Segment Start: Extracted data
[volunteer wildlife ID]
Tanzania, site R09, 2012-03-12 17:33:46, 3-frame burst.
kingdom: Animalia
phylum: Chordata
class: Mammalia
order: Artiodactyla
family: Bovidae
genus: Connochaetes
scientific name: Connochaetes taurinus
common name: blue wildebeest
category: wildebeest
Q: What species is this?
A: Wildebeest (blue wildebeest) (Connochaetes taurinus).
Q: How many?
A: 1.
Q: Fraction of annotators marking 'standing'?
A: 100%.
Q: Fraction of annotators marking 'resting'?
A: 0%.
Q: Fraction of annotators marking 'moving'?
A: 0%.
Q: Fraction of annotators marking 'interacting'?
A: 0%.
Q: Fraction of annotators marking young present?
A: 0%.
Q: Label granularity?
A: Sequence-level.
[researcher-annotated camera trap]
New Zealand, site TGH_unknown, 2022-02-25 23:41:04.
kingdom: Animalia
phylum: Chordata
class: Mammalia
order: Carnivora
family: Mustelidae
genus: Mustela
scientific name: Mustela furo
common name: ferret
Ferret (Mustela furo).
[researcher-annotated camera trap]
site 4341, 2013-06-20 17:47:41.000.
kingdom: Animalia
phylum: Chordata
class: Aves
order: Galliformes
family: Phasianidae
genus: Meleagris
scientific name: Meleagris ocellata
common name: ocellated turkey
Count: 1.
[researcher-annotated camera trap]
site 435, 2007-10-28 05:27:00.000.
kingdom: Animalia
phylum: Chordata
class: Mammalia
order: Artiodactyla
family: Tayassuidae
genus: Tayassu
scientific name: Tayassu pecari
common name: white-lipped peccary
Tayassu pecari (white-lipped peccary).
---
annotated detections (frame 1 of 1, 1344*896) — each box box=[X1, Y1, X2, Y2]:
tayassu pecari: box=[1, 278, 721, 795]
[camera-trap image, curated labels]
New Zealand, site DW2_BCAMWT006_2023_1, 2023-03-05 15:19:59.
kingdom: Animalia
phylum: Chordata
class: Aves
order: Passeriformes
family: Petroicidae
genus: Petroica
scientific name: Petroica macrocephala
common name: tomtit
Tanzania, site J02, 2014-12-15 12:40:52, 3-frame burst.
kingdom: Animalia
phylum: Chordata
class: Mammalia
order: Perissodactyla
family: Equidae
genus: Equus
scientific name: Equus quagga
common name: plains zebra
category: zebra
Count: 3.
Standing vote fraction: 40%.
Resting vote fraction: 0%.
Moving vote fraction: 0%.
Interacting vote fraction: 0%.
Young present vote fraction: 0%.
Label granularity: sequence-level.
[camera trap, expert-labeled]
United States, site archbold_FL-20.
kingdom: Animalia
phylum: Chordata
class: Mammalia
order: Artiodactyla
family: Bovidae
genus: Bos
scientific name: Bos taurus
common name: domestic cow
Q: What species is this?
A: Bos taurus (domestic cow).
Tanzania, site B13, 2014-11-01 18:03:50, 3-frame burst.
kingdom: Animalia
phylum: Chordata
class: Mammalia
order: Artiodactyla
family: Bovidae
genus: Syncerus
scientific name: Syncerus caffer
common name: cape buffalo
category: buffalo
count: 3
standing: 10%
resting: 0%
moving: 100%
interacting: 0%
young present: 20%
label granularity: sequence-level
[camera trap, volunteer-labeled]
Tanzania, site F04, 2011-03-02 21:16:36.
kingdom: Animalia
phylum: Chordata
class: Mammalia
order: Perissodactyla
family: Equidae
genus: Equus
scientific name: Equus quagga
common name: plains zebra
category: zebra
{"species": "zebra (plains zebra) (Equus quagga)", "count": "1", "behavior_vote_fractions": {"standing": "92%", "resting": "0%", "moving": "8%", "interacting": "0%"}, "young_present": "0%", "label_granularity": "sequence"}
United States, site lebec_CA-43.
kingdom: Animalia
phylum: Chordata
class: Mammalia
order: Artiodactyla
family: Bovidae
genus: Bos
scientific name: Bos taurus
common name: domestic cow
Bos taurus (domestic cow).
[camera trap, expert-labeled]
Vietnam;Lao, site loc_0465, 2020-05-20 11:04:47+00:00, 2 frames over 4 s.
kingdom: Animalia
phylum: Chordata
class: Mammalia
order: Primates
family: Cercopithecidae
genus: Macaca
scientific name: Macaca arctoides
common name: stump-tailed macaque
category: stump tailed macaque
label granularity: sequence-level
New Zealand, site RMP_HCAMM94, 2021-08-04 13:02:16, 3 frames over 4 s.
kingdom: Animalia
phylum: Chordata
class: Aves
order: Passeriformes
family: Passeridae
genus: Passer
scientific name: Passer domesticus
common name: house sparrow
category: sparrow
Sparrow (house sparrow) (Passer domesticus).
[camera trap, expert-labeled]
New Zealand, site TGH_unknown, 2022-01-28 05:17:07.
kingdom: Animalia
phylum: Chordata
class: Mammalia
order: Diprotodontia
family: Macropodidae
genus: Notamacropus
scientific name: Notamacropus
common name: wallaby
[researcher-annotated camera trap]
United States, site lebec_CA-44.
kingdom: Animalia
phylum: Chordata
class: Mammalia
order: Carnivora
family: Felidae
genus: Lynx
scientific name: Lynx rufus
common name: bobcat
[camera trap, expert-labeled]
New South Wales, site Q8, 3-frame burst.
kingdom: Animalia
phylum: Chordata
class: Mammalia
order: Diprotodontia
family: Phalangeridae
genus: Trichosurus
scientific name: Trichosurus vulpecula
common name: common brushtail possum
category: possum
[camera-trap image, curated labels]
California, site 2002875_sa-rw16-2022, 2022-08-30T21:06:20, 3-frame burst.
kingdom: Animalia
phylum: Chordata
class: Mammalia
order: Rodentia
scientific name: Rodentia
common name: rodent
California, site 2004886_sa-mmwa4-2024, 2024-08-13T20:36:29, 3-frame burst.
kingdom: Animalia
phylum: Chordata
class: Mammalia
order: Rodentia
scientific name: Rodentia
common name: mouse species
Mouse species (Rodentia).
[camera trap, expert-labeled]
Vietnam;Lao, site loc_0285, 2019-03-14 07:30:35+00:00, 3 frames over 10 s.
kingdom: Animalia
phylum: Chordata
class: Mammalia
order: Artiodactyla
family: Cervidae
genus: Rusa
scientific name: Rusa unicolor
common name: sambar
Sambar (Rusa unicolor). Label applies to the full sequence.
Segment End: Extracted data
◆ **Work required**
Please give again the lines above between the line holding "common name: bobcat" and the line holding "category: possum", inclusive, exactly as they are and with nothing added.

◆ **Expected output**
common name: bobcat
[camera trap, expert-labeled]
New South Wales, site Q8, 3-frame burst.
kingdom: Animalia
phylum: Chordata
class: Mammalia
order: Diprotodontia
family: Phalangeridae
genus: Trichosurus
scientific name: Trichosurus vulpecula
common name: common brushtail possum
category: possum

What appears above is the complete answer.